__Source extract__
Justice Denied: Is Trayvon Martin Post-Racial America's Emmett Till?
Wed, 7/17/2013 - by Ashton Pittman

The black teenager wasn’t doing anything wrong; he had only walked to the store to buy candy. That simple venture would prove fatal. His resultant killing would galvanize the nation, not only in shock upon his death, but in outrage over a black-free jury’s failure to convict his killers.

I am referring, of course, to the 1955 murder of 14-year-old Emmett Till.

Till, who lived in Chicago, was visiting family in the Delta town of Money, Mississippi that summer when he and several other young black boys skipped church to visit Bryant’s Grocery, a store owned by a local white couple, the Bryants. On a dare, Till allegedly whistled at 21-year-old Carolyn Bryant, who was working at the store while her husband was away. She was so upset that she ran to retrieve a gun from her car, and the boys quickly left the store.

Upon Roy Bryant’s return from a shrimp hauling trip in Texas, he and his half-brother, John Milam, drove a pickup truck to the house where Till was staying, abducted him, tormented him mercilessly unto death, and dumped his body in the Tallahatchie River. Till’s bloated, mutilated body, with its dislodged eyeball, was almost unrecognizable as human. The images that came out of his open casket funeral so shocked the nation that Till’s death is now considered as a pivotal moment in America’s Civil Rights awakening.

Comparisons between the killings of Emmett Till and Trayvon Martin were, perhaps, inevitable. And sure enough, those comparisons came swiftly last year after the nation learned of the 17-year-old Martin’s death at the hands of George Zimmerman in Sanford, Florida. When Zimmerman was found not guilty on Saturday, Martin family attorney Benjamin Crump declared, “Trayvon Martin will forever remain in the annals of history next to Medgar Evers and Emmett Till as symbols for the fight for equal justice for all.”

Yet for many living in self-professed “colorblind” America -- who maintain that color no longer matters in our society -- comparing the death of Trayvon Martin to the death of Emmett Till presents an affront to common decency and to our reverence for America’s proud, linear history of racial progress.

__What this task involves__
Please echo the part of the Emmett Till and Trayvon Martin article that opens with the words containing "Justice Denied: Is" and closes with "14-year-old Emmett Till.". The listing after this is not needed for anything here.

__Available data__
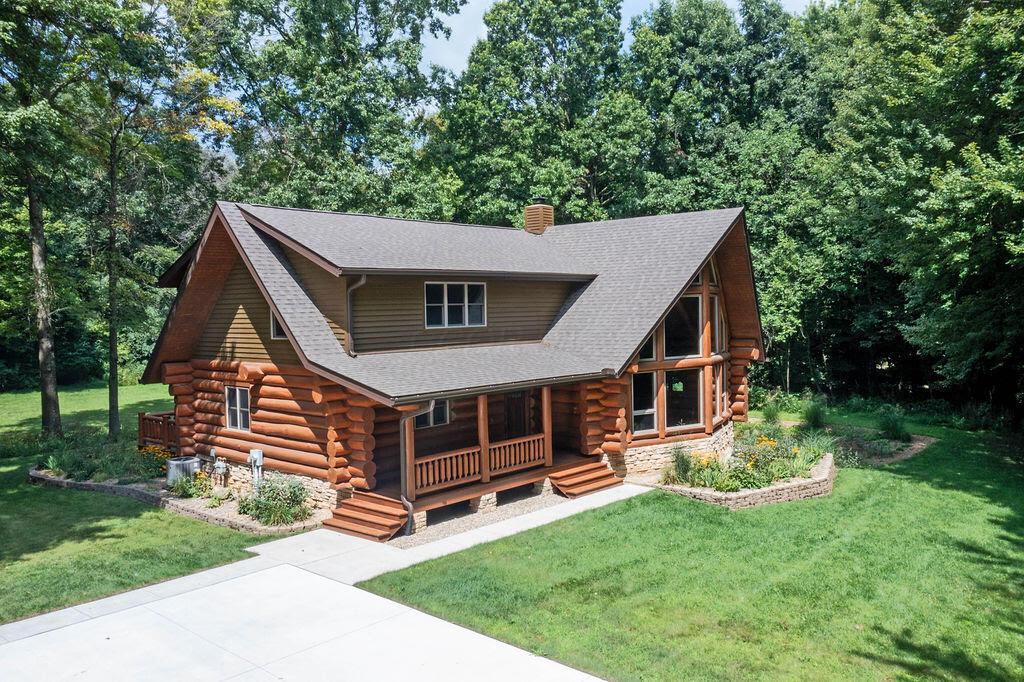 10347 Shipley Road Property Photo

__Expected answer__
Justice Denied: Is Trayvon Martin Post-Racial America's Emmett Till?
Wed, 7/17/2013 - by Ashton Pittman

The black teenager wasn’t doing anything wrong; he had only walked to the store to buy candy. That simple venture would prove fatal. His resultant killing would galvanize the nation, not only in shock upon his death, but in outrage over a black-free jury’s failure to convict his killers.

I am referring, of course, to the 1955 murder of 14-year-old Emmett Till.